RIP John Horsman 1934-2020

| 14 Apr 2020
Classic & Sports Car – RIP John Horsman 1934-2020

John Horsman, one of motor racing’s behind-the-scenes greats, has died at the age of 85, his family has confirmed. The Lancastrian had been battling heart and kidney complications.

His career did more than merely touch one of the real golden ages of sports-car racing, it played a key role in the lasting legend of the 1960s and ’70s.

With JW Automotive he ran and improved the Ford GT40 and Porsche 917 – think of a racer worth their salt with a roof over their head and Horsman ran them: Pedro Rodríguez, Jo Siffert, Jacky Ickx, Derek Bell, Brian Redman, Richard Attwood, Jackie Oliver, Gijs van Lennep. The list goes on.

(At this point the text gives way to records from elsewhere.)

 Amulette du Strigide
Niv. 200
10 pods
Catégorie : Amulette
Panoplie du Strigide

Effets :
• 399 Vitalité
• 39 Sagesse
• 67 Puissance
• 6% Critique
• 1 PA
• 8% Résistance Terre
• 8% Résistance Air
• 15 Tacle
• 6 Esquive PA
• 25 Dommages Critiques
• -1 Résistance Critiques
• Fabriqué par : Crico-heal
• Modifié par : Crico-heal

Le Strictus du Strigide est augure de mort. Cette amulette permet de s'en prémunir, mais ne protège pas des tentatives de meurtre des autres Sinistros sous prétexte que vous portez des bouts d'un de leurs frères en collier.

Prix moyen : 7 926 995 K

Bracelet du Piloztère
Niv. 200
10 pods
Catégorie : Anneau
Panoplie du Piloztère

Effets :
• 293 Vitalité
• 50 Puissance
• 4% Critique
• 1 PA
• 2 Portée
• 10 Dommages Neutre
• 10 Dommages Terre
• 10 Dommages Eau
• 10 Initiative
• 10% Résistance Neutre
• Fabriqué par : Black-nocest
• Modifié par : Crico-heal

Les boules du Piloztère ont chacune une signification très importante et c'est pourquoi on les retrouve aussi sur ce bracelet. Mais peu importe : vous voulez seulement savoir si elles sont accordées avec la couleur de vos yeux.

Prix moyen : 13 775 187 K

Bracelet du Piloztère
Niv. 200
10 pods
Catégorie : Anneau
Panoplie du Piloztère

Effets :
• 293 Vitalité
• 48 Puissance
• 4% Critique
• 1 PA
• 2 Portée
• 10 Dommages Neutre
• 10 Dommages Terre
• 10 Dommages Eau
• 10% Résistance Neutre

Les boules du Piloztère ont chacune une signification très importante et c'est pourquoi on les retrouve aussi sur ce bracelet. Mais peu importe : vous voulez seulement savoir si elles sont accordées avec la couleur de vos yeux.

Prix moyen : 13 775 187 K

Classic & Sports Car – RIP John Horsman 1934-2020

The JW 917 of Pedro Rodríguez/Leo Kinnunen starts another lap of the 1970 Le Mans – the car would retire after just four hours when its fan expired

Horsman is widely credited with taming the untameable: the 917. In 1969 drivers would call it undriveable, some would even break it or hope it broke just to escape its cockpit, but JW Automotive stabilised it to such a degree for 1970 that the factory adopted its changes.

Thanks to his improvements at its tail, no longer would the car wander at more than 200mph at the end of the Mulsanne Straight; no longer would drivers steer with just fingertips.

Blue and orange 917s won everywhere, including seven of the 10 1970 World Sportscar Championship rounds, but, somehow, never took victory at Le Mans. 

His GT40s most certainly did.

Classic & Sports Car – RIP John Horsman 1934-2020

JWE Automotive Ford GT40s flying in formation in 1969

In 1968, when JW reverted to the original GT40, Lucien Bianchi and Pedro Rodríguez led for some 14 hours to the flag, while a year later Jacky Ickx, partnered by Jackie Oliver, denied Hans Hermann’s Porsche 908 on the very last lap.

It had been a full five years since Horsman first began developing one of the most dominant cars Le Mans has ever seen in the GT40. Yet it was still a winner.

His automotive career began with David Brown, eventually transferring to Aston Martin’s design and experimental department, and even running DP214 to victory at Monza in 1963 shortly after John Wyer had left for Ford.

By the end of the following season, he followed Wyer to the Blue Oval and Ford Advanced Vehicles (FAV), and the pair began reversing the GT40’s fortunes. 

Classic & Sports Car – RIP John Horsman 1934-2020
Classic & Sports Car – RIP John Horsman 1934-2020

Roy Salvadori wins under Horsman's stewardship at Monza (left); JWEA's Mirages head off to victory at Le Mans in 1975

JW Automotive formed for 1967 out of the ashes of FAV, first reworking the GT40 into the Mirage M1 before returning to the GT40 for ’68 and ’69.

The Mirage name stuck with the team throughout the 917 years, but when the eighth iteration claimed victory at Le Mans it bore not only its sponsor’s blue and orange but also its name: the Gulf GR8. As a Mirage the following season it claimed second place.

Horsman moved to America in 1983, helping Aussie single-seater champion Bib Stillwell with a historic race team on the side, as the pair worked at Learjet. He remained in Tucson, Arizona, for the remainder of his life.

He is survived by his wife Janet and four daughters.